Sunday, March 11, 2012

Description Minus Explanation

Where scientific knowledge is concerned, it is well to remind ourselves occasionally that description isn’t explanation—and that, therefore, all explanations (except for the most crudely mechanical that we can actually observe) are products of our own minds. Descartes (1596-1650) still tried to explain physical phenomena mechanically—but to do so he had to rely on supertiny invisible physical particles that completely filled the cosmos—and thus such things as gravity, the orbit of planets, the lightness of air, objects falling to the grounds, etc. all had their explanation in the relative motion (“agitation”) of invisible particles. Descartes’ vortex theory powerfully reminds me of the atomism of Lucretius (99-55 BC).  Descartes’ contemporary, Galileo (1564-1642), introduced the modern way—description. To be sure, the description had to be mathematical, thus based on measurement and observation. But while this approach is very fruitful for the manipulation of matter, it explains nothing at all. It’s an old, old problem, to be sure. The ancients had problems giving an account of motion. Calling what lies behind it “force,” is nice—because it is a different word—but nobody has ever seen force.

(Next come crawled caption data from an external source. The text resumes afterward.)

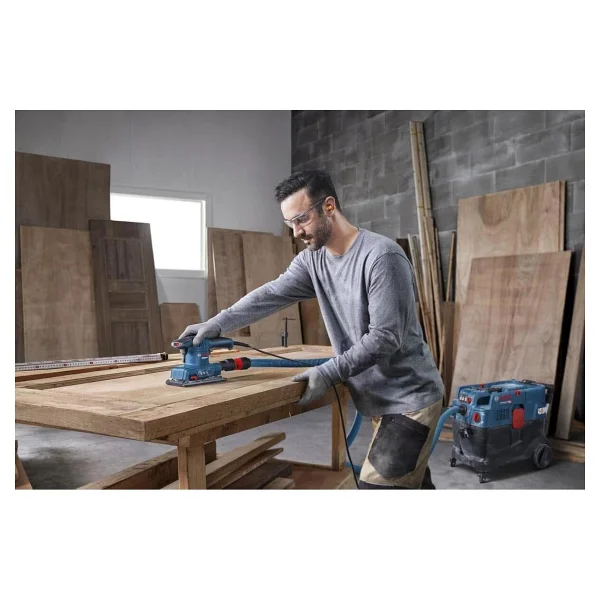 Bosch Gss 20-18 A Titreşimli Zımpara Makinesi - Görsel 3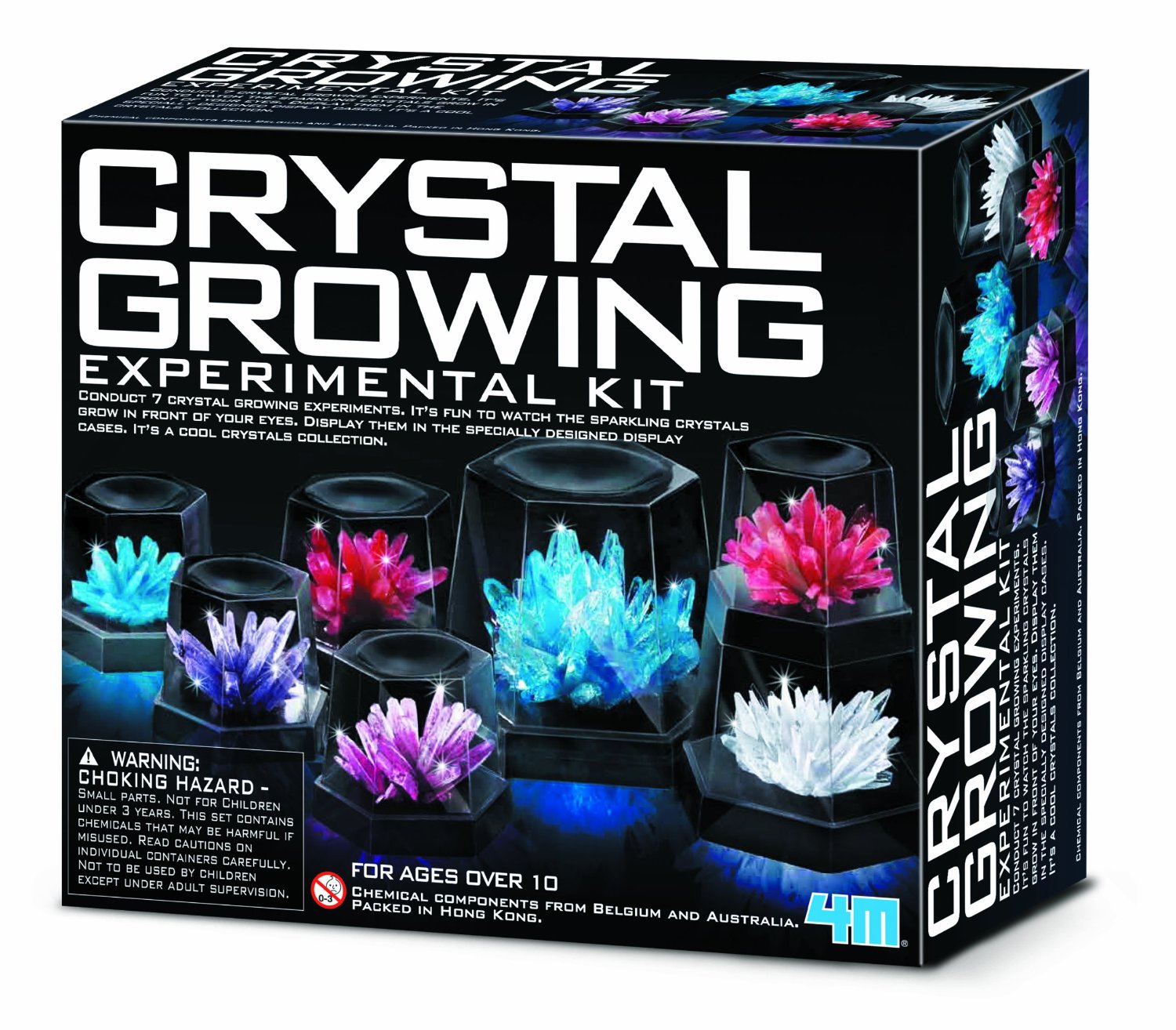 4M Crystal Growing Experiment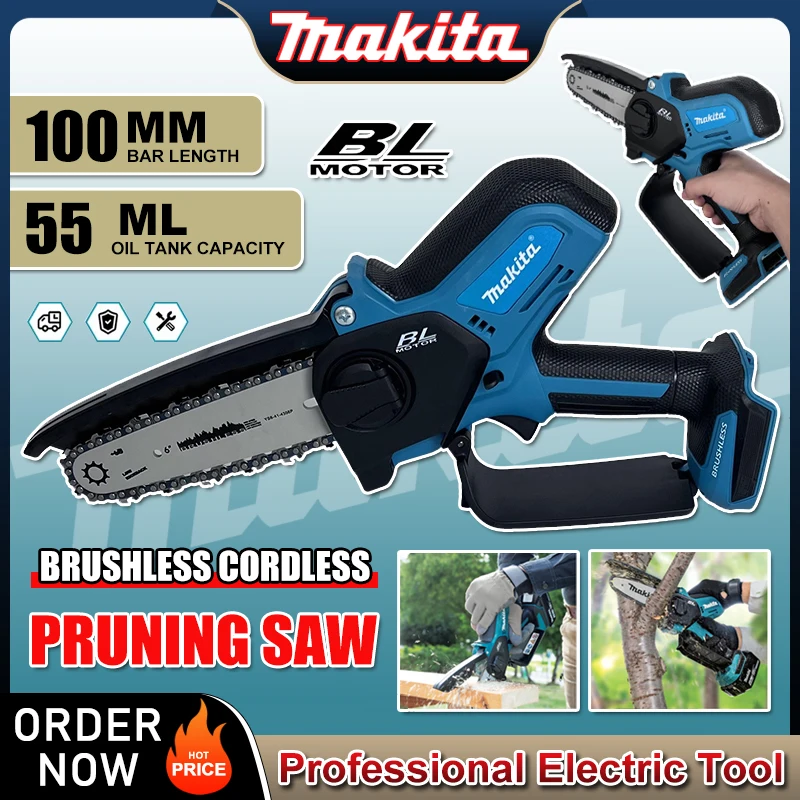 Electric Chainsaw Battery - Makita Electric Chain Saw Pruning Saw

Gravity has no explanation either. Description without explanation has a peculiar character if, say, we applied it to history.

In 1934 in Germany a man named Adolf Hitler rose to prominence. Thereafter his uniformed followers marched about and raised their right hands, palms stiff out, and shouted Heil Hitler. His armed forces crossed borders and did damage to other organized forces and herded civilians in certain quarters into camps. This in turn led to many other regions to dress males in uniforms and to move steel objects about, some lifting themselves in the air and dropping smaller objects that, falling, came apart and did much damage. Eventually these other forces crossed the borders of Germany until Adolf Hitler disappeared…

Something’s missing here. Something is also missing in cosmologies based strictly on the description of the behavior of matter—and something called energy that we all know but have never actually beheld.